在其他领域也发生了这种转变，比如在遗传学中。过去，如果你想对一个生物体的基因组进行测序，这是一篇完整的博士论文。现在我们有这些基因测序机器，因此遗传学家正在对整个群体进行测序。你可以用这种方式进行不同类型的遗传学研究。与其进行狭窄、深入的数学研究，让专家在人类狭窄的问题范围内非常努力地工作，不如进行广泛的、众包的问题研究，结合大量的 AI 辅助，这些问题可能更浅显，但规模更大。这可能是一种非常互补的获得数学洞察力的方式。

Wong: It reminds me of how an AI program made by Google Deepmind, called AlphaFold, figured out how to predict the three-dimensional structure of proteins, which was for a long time something that had to be done one protein at a time.
黄：这让我想起了谷歌 Deepmind 制作的一个 AI 程序，叫做 AlphaFold，它解决了如何预测蛋白质的三维结构，这在很长一段时间内必须一次预测一个蛋白质。

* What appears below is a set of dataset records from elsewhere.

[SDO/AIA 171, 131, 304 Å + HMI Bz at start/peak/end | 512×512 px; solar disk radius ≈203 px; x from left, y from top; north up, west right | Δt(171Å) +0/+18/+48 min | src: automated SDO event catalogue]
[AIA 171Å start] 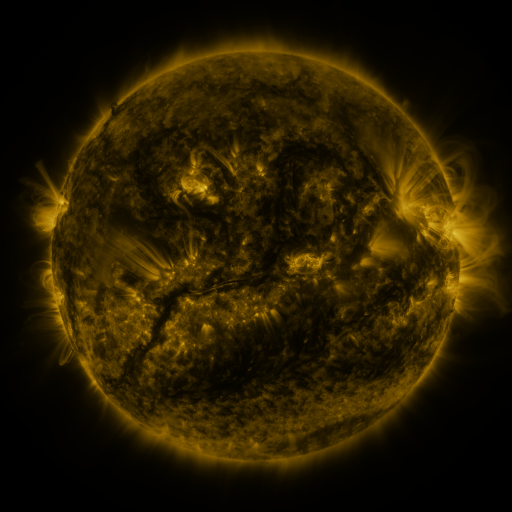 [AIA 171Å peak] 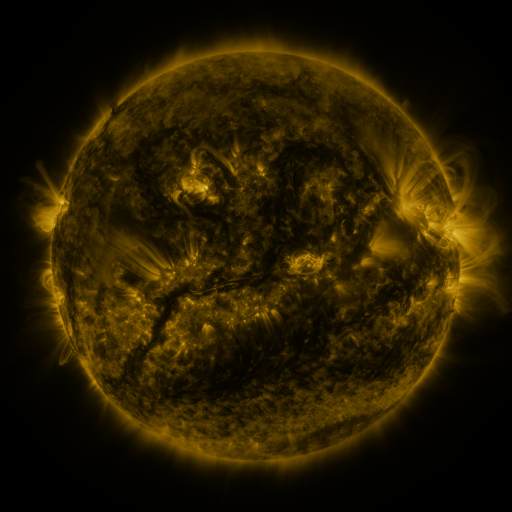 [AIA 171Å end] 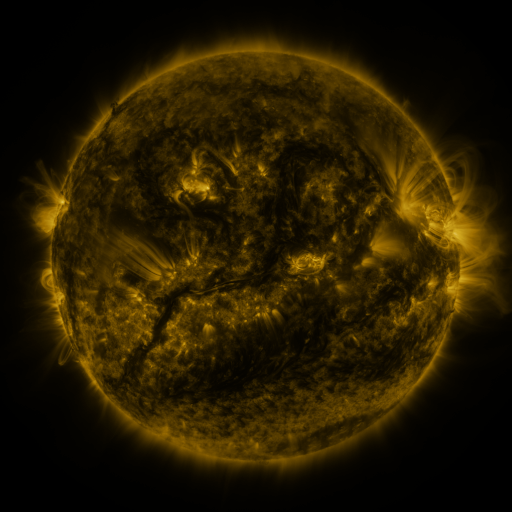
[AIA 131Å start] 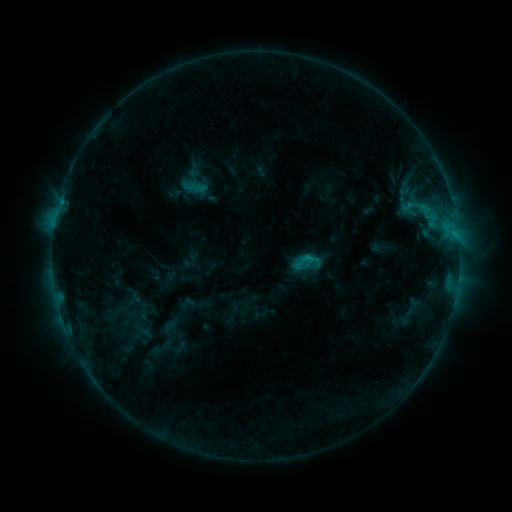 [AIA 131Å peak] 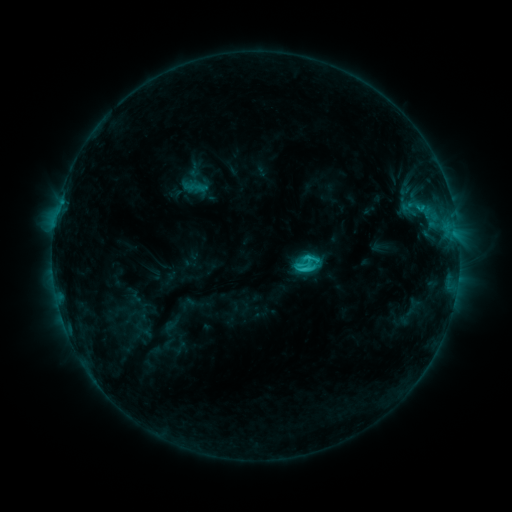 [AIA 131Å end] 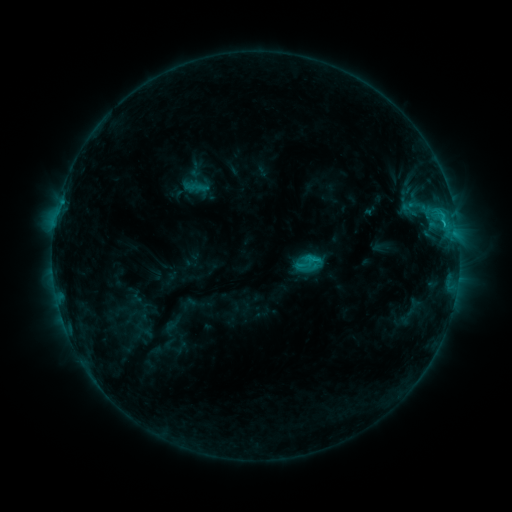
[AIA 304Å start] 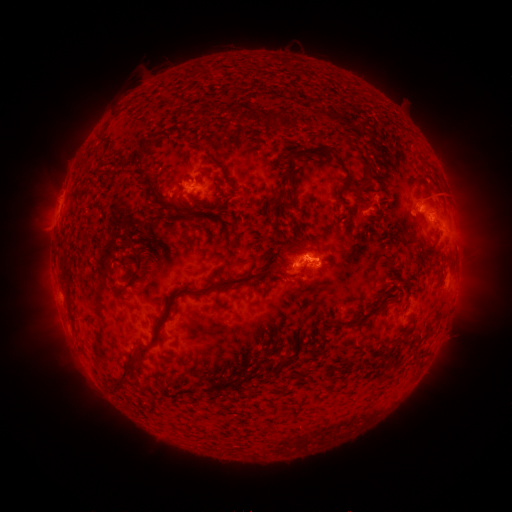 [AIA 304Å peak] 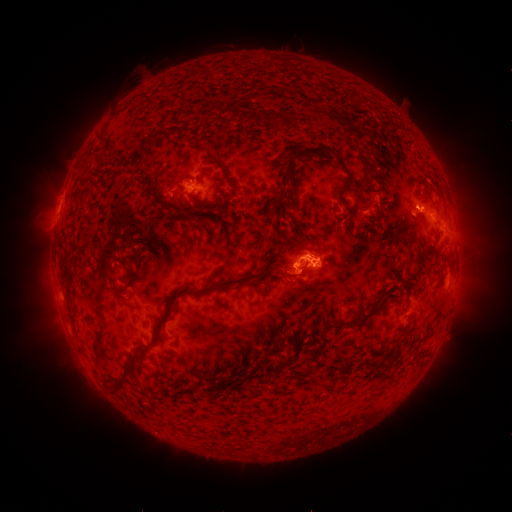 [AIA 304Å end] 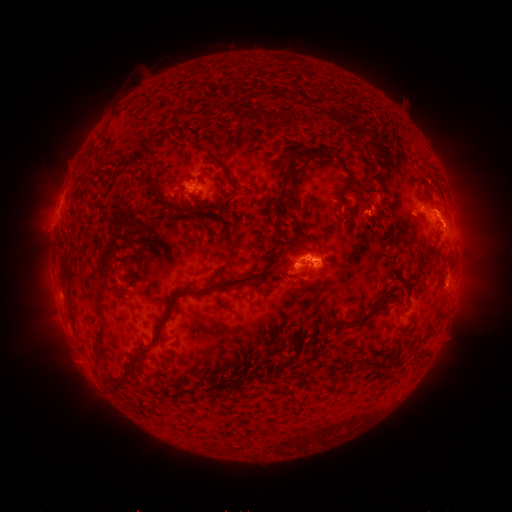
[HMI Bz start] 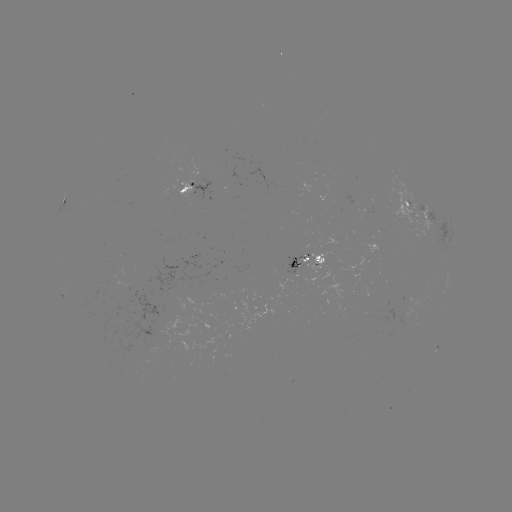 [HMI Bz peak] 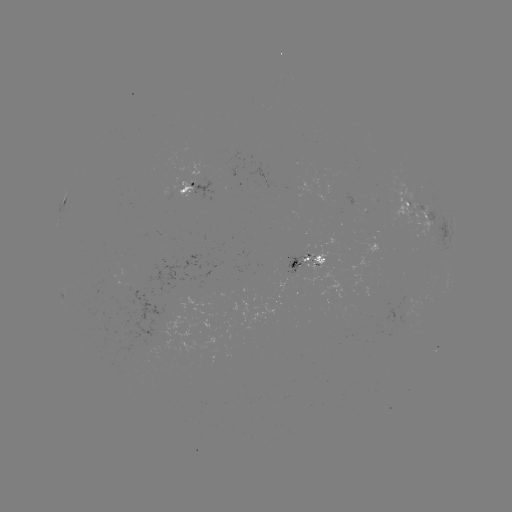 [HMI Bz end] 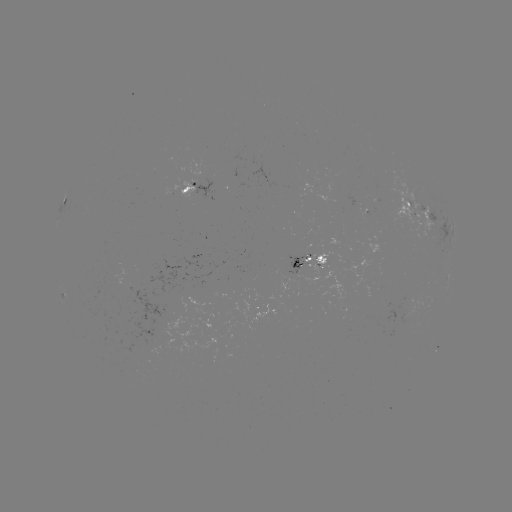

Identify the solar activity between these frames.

Tao: Right, but that doesn’t mean protein science is obsolete. You have to change the problems you study. A hundred and fifty years ago, mathematicians’ primary usefulness was in solving partial differential equations. There are computer packages that do this automatically now. Six hundred years ago, mathematicians were building tables of sines and cosines, which were needed for navigation, but these can now be generated by computers in seconds.
陶：对，但这并不意味着蛋白质科学已经过时。你必须改变你研究的问题。150 年前，数学家的主要用途是解决偏微分方程。现在有计算机软件可以自动完成这些工作。600 年前，数学家们在建立正弦和余弦表，这些表在航海中是必需的，但现在可以由计算机在几秒钟内生成。

I’m not super interested in duplicating the things that humans are already good at. It seems inefficient. I think at the frontier, we will always need humans and AI. They have complementary strengths. AI is very good at converting billions of pieces of data into one good answer. Humans are good at taking 10 observations and making really inspired guesses.
我对重复人类已经擅长的事情不太感兴趣。这似乎效率不高。我认为在前沿领域，我们总是需要人类和人工智能。它们有互补的优势。人工智能非常擅长将数十亿条数据转换为一个好的答案。人类擅长从 10 个观察中做出真正有灵感的猜测。